In the following example, two lines of source code containing a common subexpression i+j+func() appear within the same module. During the first instance of the code, the quote is marked with a starting label of L1 and a standard end label of EQuote. When the code is used again in the second instance, p-code generates a call to the quote, rather then producing the entire sequence all over again:
Source code | P-code | ||
m = i+j+func(); | L1: | LdfW | i |
LdfW | j | ||
AddW | |||
CallFCW | func | ||
AddW | |||
EQuote | |||
StfW | m | ||
n = i + j + func(); | Quote | L1 | |
StfW | n |
This technique is similar to the frequently used common subexpression reduction method employed by many optimizing compilers. In this case, the common subexpression i+j+func() is converted to a reusable "routine."
If pragmas are used to turn p-code on and off throughout a program, it is possible that a machine code function will call a p-code function. When this happens, the program must stop executing machine code and turn control over to the p-code engine, which can then execute the p-code.
For this to occur, a p-code function normally contains a native entry point at its beginning. The native entry point consists of several machine code instructions that transfer control to the p-code engine. For each function that is specified as p-code, the compiler automatically generates the necessary entry sequence. There is a small overhead of about 6 bytes associated with the entry sequence. You can instruct the compiler to suppress generation of these entry sequences if you are sure that no machine code function will call a p-code function. This suppression can be done globally through the Gn switch or locally by placing the #pragma native_caller(off) statement before the p-code function for which you want to remove the call sequence.

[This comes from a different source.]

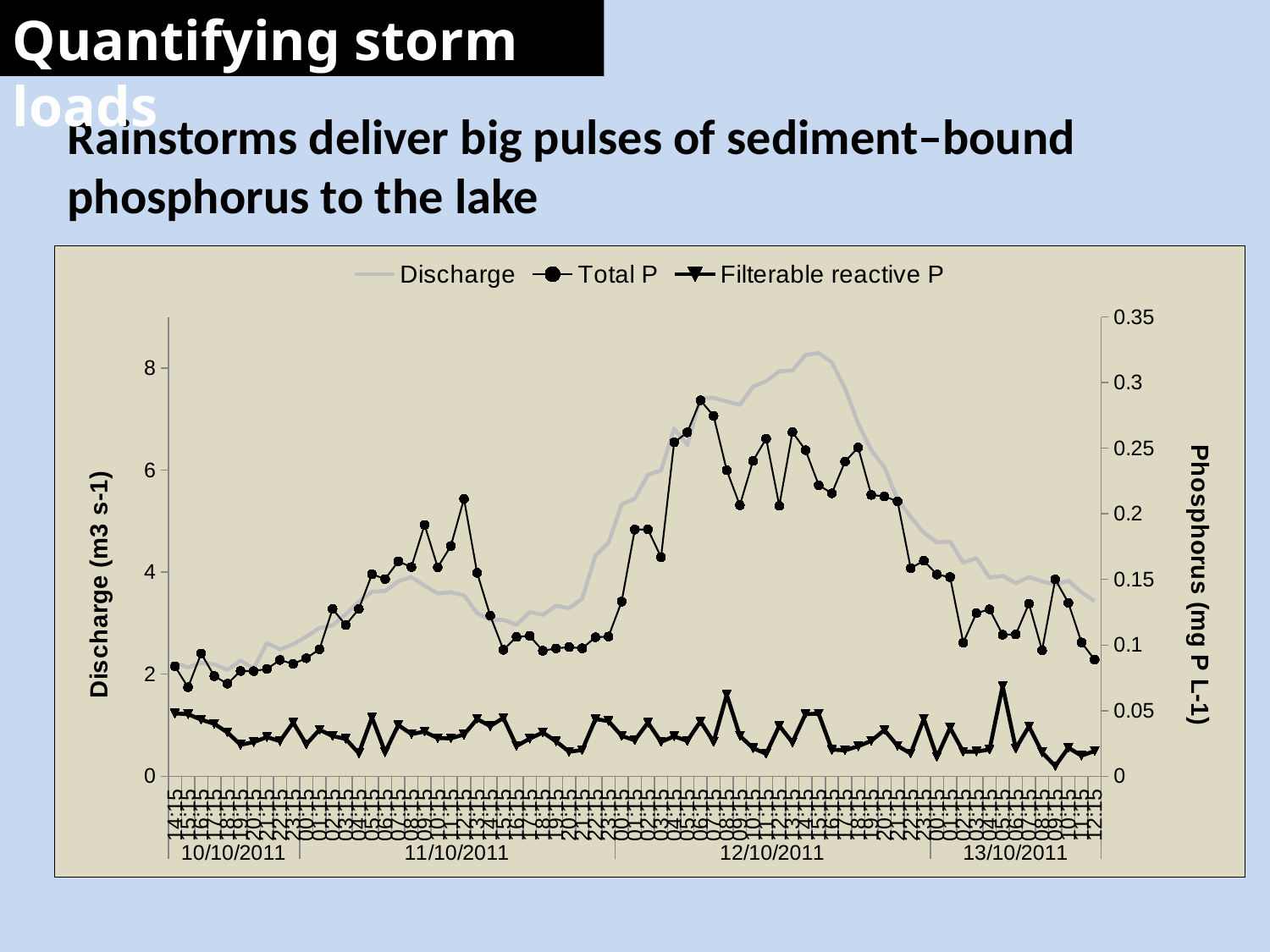
Is the Discharge value at the start of the chart (10/10/2011) greater or less than 4 m3 s-1? less Is the highest value of the Filterable reactive P series greater or less than 0.1 mg P L-1? less Does the Discharge series rise or fall between 11/10/2011 and 12/10/2011? Rise Is the peak value of the Total P series greater or less than 0.25 mg P L-1? greater What is the title of the left vertical axis of the chart? Discharge (m3 s-1) What kind of chart is shown on the slide? Line chart Does the Discharge series rise or fall between 12/10/2011 and 13/10/2011? Fall How many dates are labelled along the x axis of the chart? 4 Which series reaches higher values on the phosphorus axis, Total P or Filterable reactive P? Total P What are the three series named in the chart legend? Discharge, Total P, Filterable reactive P How many series does the chart legend list? 3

Applications compiled with p-code can be debugged using the Microsoft CodeView debugger in virtually the same manner as an application compiled without p-code. Both source-level and assembly-level debugging of p-code applications are supported. In assembly mode, p-code undergoes a special disassembly process that shows p-code instructions rather than native assembly instructions.
When a p-code program halts at a breakpoint, the register window changes to show the stack and engine state. All normal CodeView debugger commands, such as break, step, watch, and others, work identically for both p-code and non-p-code applications.

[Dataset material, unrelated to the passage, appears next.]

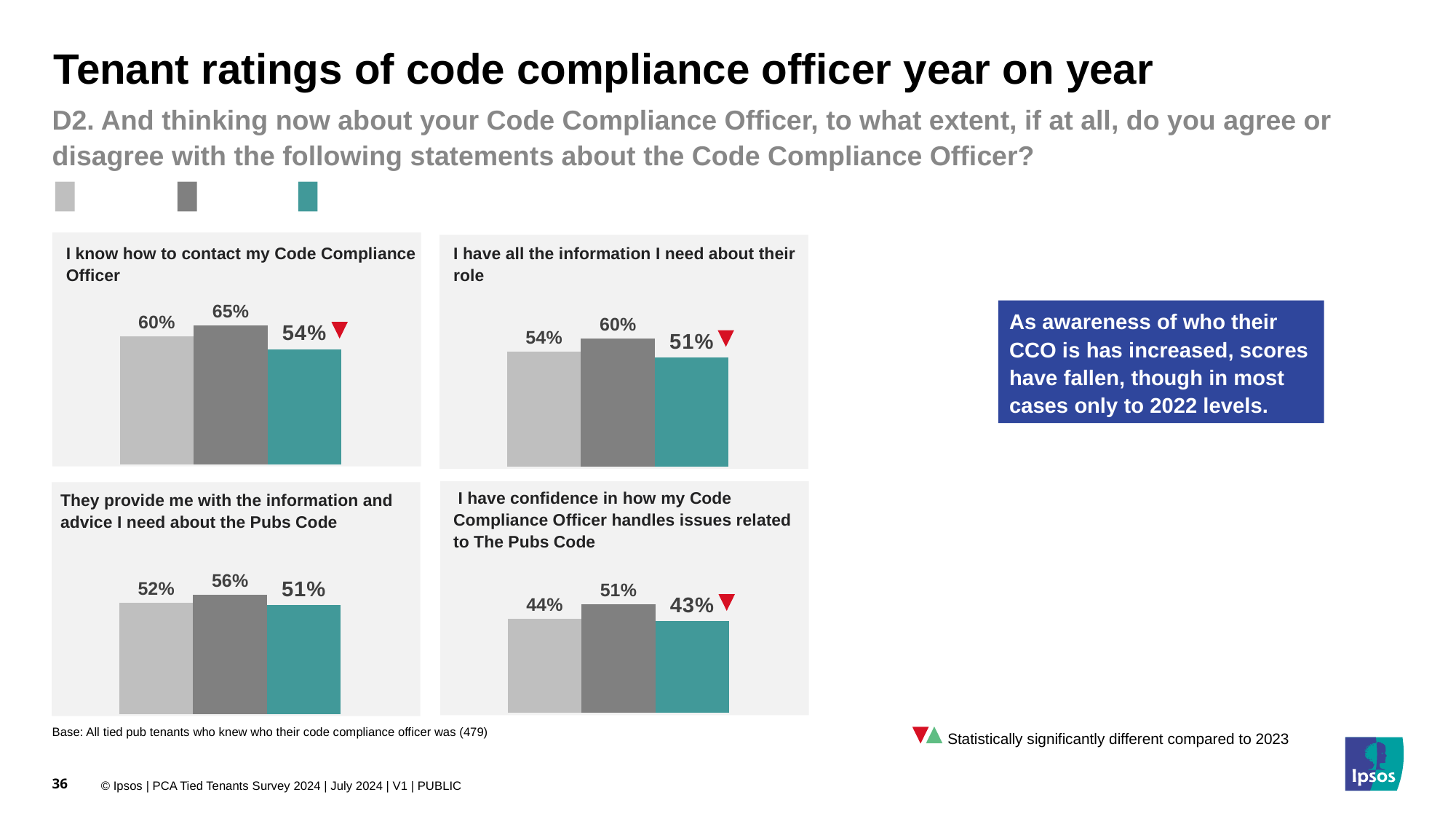
How many bars are shown in each of the four charts on the slide? 3 In the chart titled 'I have confidence in how my Code Compliance Officer handles issues related to The Pubs Code', which bar has the lowest value? The teal bar (43%) In the chart titled 'I have confidence in how my Code Compliance Officer handles issues related to The Pubs Code', what value is shown on the teal bar? 43% In the chart titled 'They provide me with the information and advice I need about the Pubs Code', which is larger: the light grey bar or the teal bar? The light grey bar (52%) In the chart titled 'They provide me with the information and advice I need about the Pubs Code', what value is shown on the dark grey bar? 56% In the chart titled 'I have all the information I need about their role', what is the difference between the dark grey bar and the light grey bar? 6 percentage points In the chart titled 'I know how to contact my Code Compliance Officer', which bar has the highest value? The dark grey bar (65%) In the chart titled 'I know how to contact my Code Compliance Officer', what value is shown on the teal bar? 54% In the chart titled 'I know how to contact my Code Compliance Officer', what is the difference between the dark grey bar and the teal bar? 11 percentage points How many of the four charts show a red downward triangle next to the teal bar? 3 In the chart titled 'I have all the information I need about their role', what value is shown on the light grey bar? 54% What type of chart is used for each of the four statements on the slide? Bar chart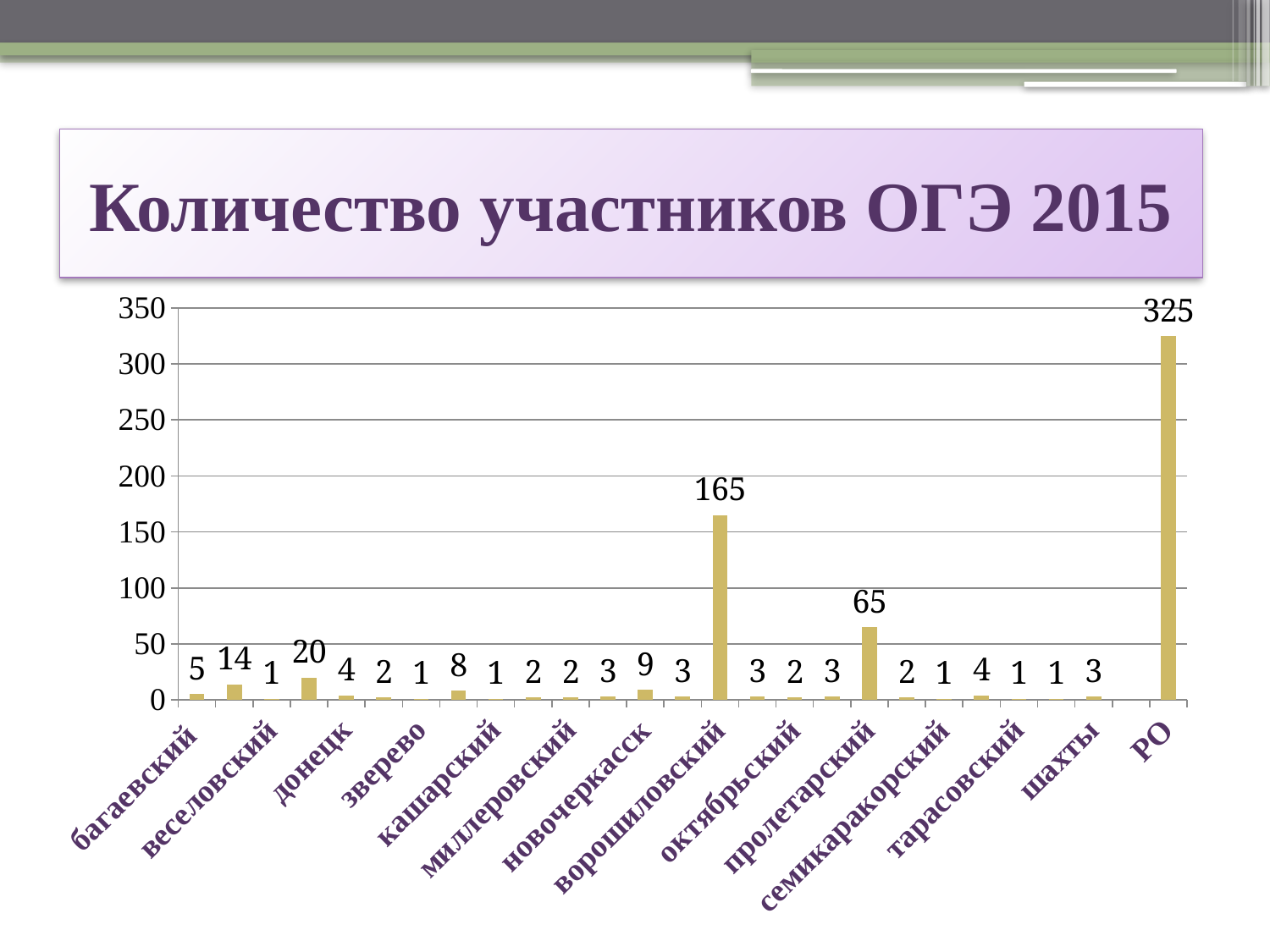
What is the value for ворошиловский? 165 What is the value for пролетарский? 65 What is the difference between the values for РО and ворошиловский? 160 What kind of chart is shown on the slide? bar chart Is the value for ворошиловский greater or less than 150? greater What is the difference between the values for ворошиловский and пролетарский? 100 What is the value for РО? 325 Which is larger, the value for ворошиловский or the value for пролетарский? ворошиловский Is the value for пролетарский greater or less than 100? less What is the value for багаевский? 5 What is the title of the slide? Количество участников ОГЭ 2015 Which category has the highest number of participants? РО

The Options/Native menu item in the CodeView debugger allows you to disable p-code support, and to work only with machine code. If you choose to debug with p-code on, you can even single-step through the p-code engine itself.
P-code technology provides programmers who develop for both MS-DOS and Windows operating systems a new way to shrink the size of their executables by an average of 40 percent. Although there is a performance trade-off, this can be minimized through the effective use of p-code on "idle-time" routines such as those that handle the user interface. Microsoft uses this technique in many of its own applications.
A major strength of this code compression technology is its high payoff and low investment of time on the part of the programmer. P-code can be implemented globally throughout an application simply by recompiling. Placement of pragmas before strategic routines ensures that code compression is maximized while performance loss is minimized.